#### [Objective]
Copy the material below word for word, line by line, and leave out the images.

#### [Material for this task]
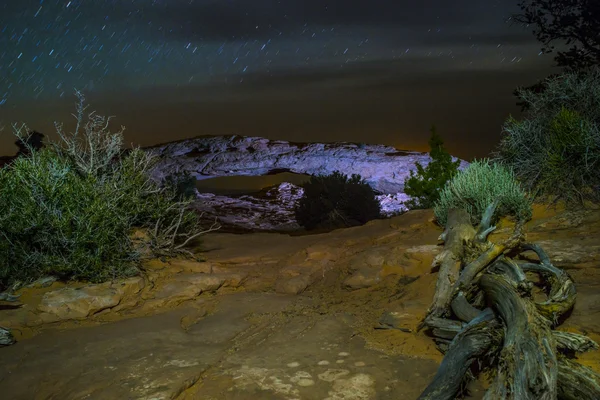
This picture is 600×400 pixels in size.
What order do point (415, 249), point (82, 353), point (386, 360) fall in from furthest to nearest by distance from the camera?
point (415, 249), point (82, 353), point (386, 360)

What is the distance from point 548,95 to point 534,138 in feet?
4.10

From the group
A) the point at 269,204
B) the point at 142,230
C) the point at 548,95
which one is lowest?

#### [Exercise output]
This picture is 600×400 pixels in size.
What order do point (415, 249), point (82, 353), point (386, 360) fall in from furthest to nearest by distance from the camera?
point (415, 249), point (82, 353), point (386, 360)

What is the distance from point 548,95 to point 534,138 in feet?
4.10

From the group
A) the point at 269,204
B) the point at 142,230
C) the point at 548,95
which one is lowest?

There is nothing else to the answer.